Decisions about the use or withdrawal of life-sustaining therapies (LSTs) are made every day in ICUs around the world. Shared decision-making has been strongly endorsed by critical care societies as a framework for making these decisions. In this model, the patient (or his surrogate) and clinicians collaborate to make decisions regarding which therapies to use, withhold, or withdraw, informed by the patient's values and preferences as well as the clinician's scientific knowledge about indications, risks, and prognosis.

While it may be easy to differentiate a clinician appropriately considering metastatic malignancy when making a recommendation regarding LST from a clinician inappropriately factoring a patient's poverty into that recommendation, the question of age is more challenging. In the previous issue of Critical Care, Turnbull and colleagues provide evidence of an association between age and decisions to limit LST in a prospective cohort study of critically ill patients with acute respiratory distress syndrome, including those with mild acute respiratory distress syndrome referred to by the authors using its former name, acute lung injury [1].

In the study, subjects were followed until one of three outcomes occurred: cardiac arrest, discharge from the ICU, or a new limitation in LST (which included the following orders: do not resuscitate, do not reintubate, no vasopressors, no hemodialysis, do not escalate care, or comfort care only) [1]. Turnbull and colleagues report that in this relatively young cohort of individuals without any limitations in life support at enrollment, every 10 years of age was associated with a 32% greater likelihood of new limitations in LST even when adjusting for comorbid disease, preadmission functional status, and initial severity of illness. The strength of this relationship was reduced by one-quarter when the authors additionally adjusted for daily organ dysfunction scores, suggesting that part of the association is driven by the trajectory of acute illness. While one can argue that a do-not-resuscitate order is different from the other limitations they studied, the fact that only 14% of those with any new limitation survived to ICU discharge and that nearly 70% of the deaths occurred after withdrawal of LST underscores the fact that these limitations were strongly associated with outcomes.

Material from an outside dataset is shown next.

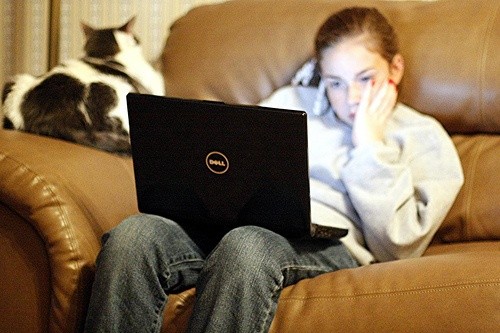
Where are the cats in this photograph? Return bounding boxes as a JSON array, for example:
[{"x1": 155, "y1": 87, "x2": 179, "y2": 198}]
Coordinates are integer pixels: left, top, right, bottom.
[{"x1": 2, "y1": 13, "x2": 166, "y2": 157}]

This study adds to existing literature demonstrating an association between older age and decisions in the ICU [2],[3], and these data raise the possibility that age directly factored into clinicians' or surrogates' decisions to limit the use of LST. The study implies an important question: how much should age factor into clinician recommendations? There is mixed evidence regarding the degree to which age affects mortality from critical illness. Age is strongly associated with mortality in crude analyses, but many studies show that accounting for severity of acute illness, burden of chronic disease, and premorbid functional status attenuates or eliminates age as an independent factor [4]. Age is thus better thought of as a modifier of the association between severity of chronic and acute illness and mortality than as an independent predictor. Short-term survival is probably not the most important factor considered when making treatment decisions, and older age may increase the likelihood of less favorable post-ICU outcomes such as persistent cognitive impairment [5],[6], long-lasting physical functional limitations, including the loss of independence [7],[8], or psychological symptoms [9]. Clinicians should be aware that a patient's notion about what constitutes an acceptable outcome may change with aging, and that age may affect one's willingness to accept the risks that a therapy will result in a less desirable outcome, considered in the context of the burdens of current and future treatments [3],[10]. However, clinicians should not make assumptions about the preferences of their older patients based on age alone [11].

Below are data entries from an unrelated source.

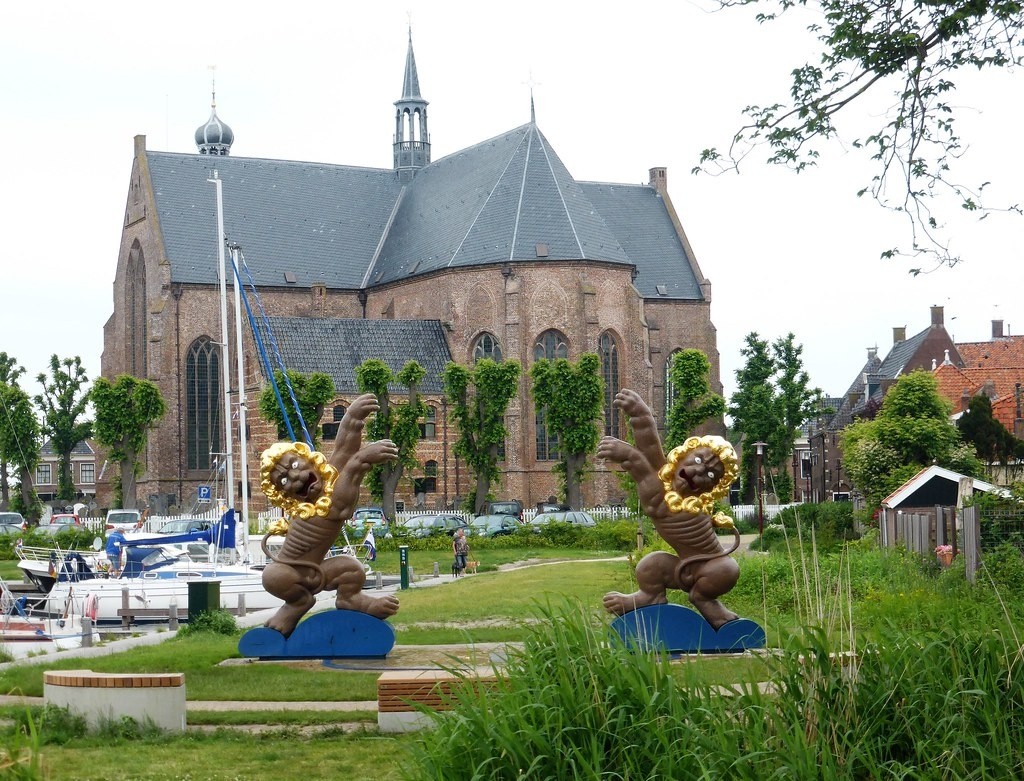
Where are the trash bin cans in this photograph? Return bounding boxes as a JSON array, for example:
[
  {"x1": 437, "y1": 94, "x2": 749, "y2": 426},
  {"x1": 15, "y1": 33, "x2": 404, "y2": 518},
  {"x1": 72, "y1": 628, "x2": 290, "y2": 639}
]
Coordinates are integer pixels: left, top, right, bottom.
[{"x1": 187, "y1": 581, "x2": 221, "y2": 623}]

The question of what accounts for the association between age and LST limitation remains. It is possible that age-variant preferences are the driver of these differences, or that physician or surrogate bias plays a role. These are not the only possibilities, however. Mortality in the group of acute respiratory distress syndrome patients without any LST limitation in this study was relatively low (16%). In fact, a higher proportion of patients in the limitation group suffered cardiac arrest while still on LST (28%) than died in the `no limitation' group. This raises the possibility that clinicians' recommendations regarding LST in this group, assuming that such recommendations contributed to new limitations, were influenced by accurate assessments of prognosis in a way that was not fully captured using severity of illness and daily organ dysfunction scores in regression models.

The association between age and decisions to limit LST in the ICU seen in this and other studies is worthy of further investigation. In particular, a better understanding of the association between age and treatment preferences, and of the way that patient age might inappropriately affect clinician recommendations, is needed. This evidence should also prompt ICU clinicians to be cognizant of the risk of weighing patient age too strongly when considering treatment options.